The initial frequency analysis used to begin the process of sorting through a large dataset does not reflect the full picture of individual injury pattern. This study focused on abdominal and pelvis trauma, but there are multiple other injuries that will need consideration in the context of shock index. Trauma center participation in the NTDB is voluntary and therefore these data do not constitute registry information from all trauma centers in the U.S. Patients who died prior to emergency room presentation as well as those who did not seek or receive care from a trauma center would also not be captured in this database. Data quality for study variables are limited by the NTDB data standard. In the NTDB use of beta blockers (or other medications and conditions affecting heart rate and blood pressure) is not documented which almost certainly affected the analysis of shock indices (the likely skew of beta blockers, for instance, would be in reducing the mean of SI in higher age groups). We were also not able to use the modified shock index, due to unavailability of diastolic blood pressure to calculate Mean Arterial Pressure. We were unable to account for any contextual information regarding the vehicle crash that may affect injury patterns such as direction, speed, or force of the crash, and the position of the patient in the vehicle relative to impact.

Conclusion/interpretation of findings

• Women and men appear to have some differences in crash-related abdomen and pelvis injury, both in actual injury pattern and in their physiologic response to the trauma.

• Though many of these differences are attenuated in different age groups, the finding that women have greater risk of shock across multiple injury types, severities, and ages indicates that even in comparable situations, women may be more vulnerable to the injuries they experience.

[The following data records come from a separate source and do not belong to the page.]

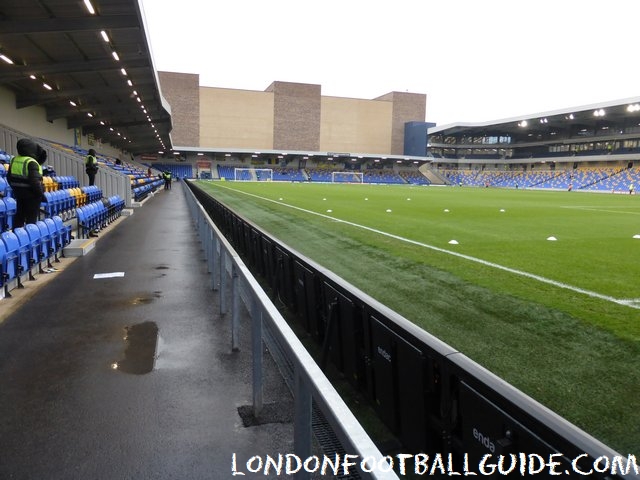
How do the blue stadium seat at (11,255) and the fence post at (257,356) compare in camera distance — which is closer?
the fence post at (257,356)

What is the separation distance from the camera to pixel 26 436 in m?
2.94

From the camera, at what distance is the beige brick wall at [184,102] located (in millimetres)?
72625

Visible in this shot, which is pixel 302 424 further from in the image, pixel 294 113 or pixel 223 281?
pixel 294 113

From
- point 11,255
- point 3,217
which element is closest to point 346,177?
point 3,217

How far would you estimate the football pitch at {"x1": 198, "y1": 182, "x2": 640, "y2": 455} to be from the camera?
3494mm

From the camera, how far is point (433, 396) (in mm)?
2439

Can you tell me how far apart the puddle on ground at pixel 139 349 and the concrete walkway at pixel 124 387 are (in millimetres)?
11

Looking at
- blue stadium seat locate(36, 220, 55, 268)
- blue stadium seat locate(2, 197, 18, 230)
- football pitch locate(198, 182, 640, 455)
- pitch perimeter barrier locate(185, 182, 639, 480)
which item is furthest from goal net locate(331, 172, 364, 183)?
pitch perimeter barrier locate(185, 182, 639, 480)

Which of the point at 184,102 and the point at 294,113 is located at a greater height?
the point at 184,102

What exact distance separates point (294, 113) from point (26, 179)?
241ft

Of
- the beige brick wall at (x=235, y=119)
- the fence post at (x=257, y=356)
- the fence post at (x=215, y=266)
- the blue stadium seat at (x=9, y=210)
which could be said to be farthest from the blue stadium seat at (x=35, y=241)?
the beige brick wall at (x=235, y=119)

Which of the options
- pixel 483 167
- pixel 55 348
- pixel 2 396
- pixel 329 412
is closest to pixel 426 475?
pixel 329 412

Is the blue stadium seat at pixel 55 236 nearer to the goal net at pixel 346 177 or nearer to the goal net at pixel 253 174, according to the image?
the goal net at pixel 253 174

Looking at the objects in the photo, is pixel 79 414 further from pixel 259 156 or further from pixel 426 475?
pixel 259 156
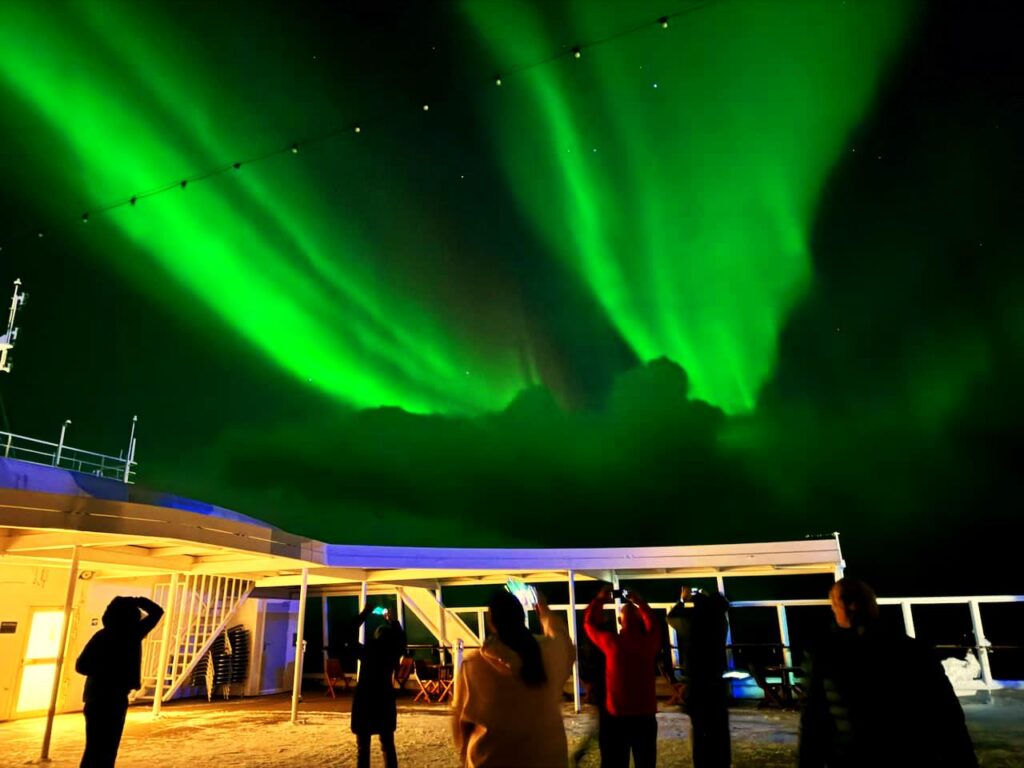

• Injuries to bony pelvis, pelvic organs, liver, and stomach were more frequent in women than men, which may indicate a starting point for safety equipment evaluation.

With greater numbers of pelvis (bony, AIS 2–5), pelvis (organ, AIS 5), liver (AIS 2–5), and stomach injuries (AIS 3–4) in women, it is possible that some element of anatomical difference between male and female bodies is interacting with safety equipment in a way that increases these injuries. Since current vehicle safety equipment is designed for a standard male figure, the question of whether a female occupant may somehow be under-protected, either due to equipment fit (i.e., seat belt positioning) or because female occupants make out-of-standard adjustments to accommodate their size, proportions, or weight distribution (i.e., distance to steering wheel) needs further investigation. Female drivers are often considered “out-of-position,” but this designation of women as non-standard is the primary root of multiple inequities in research and design of daily-use, safety-related, or health-affecting equipment. The absence of female bodies as their own standard clearly has consequences, which in the case of vehicle crashes, can be serious and life-altering.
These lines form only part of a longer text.